### Work request
Where a picture appears, leave it out; copy everything else in the records exactly.

### Records shown
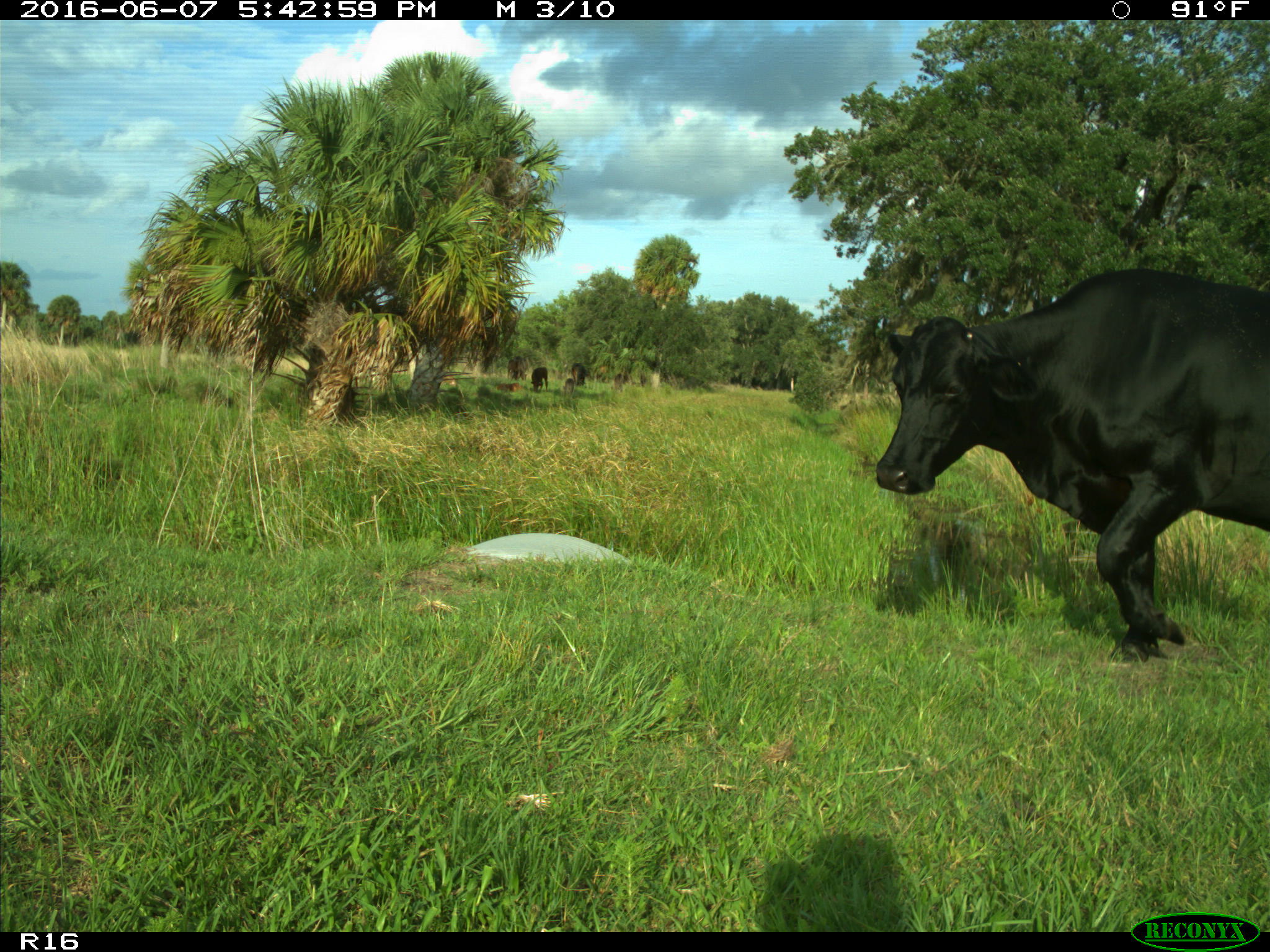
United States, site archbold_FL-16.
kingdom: Animalia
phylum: Chordata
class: Mammalia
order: Artiodactyla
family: Bovidae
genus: Bos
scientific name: Bos taurus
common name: domestic cow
Bos taurus (domestic cow).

### Result of the exercise
United States, site archbold_FL-16.
kingdom: Animalia
phylum: Chordata
class: Mammalia
order: Artiodactyla
family: Bovidae
genus: Bos
scientific name: Bos taurus
common name: domestic cow
Bos taurus (domestic cow).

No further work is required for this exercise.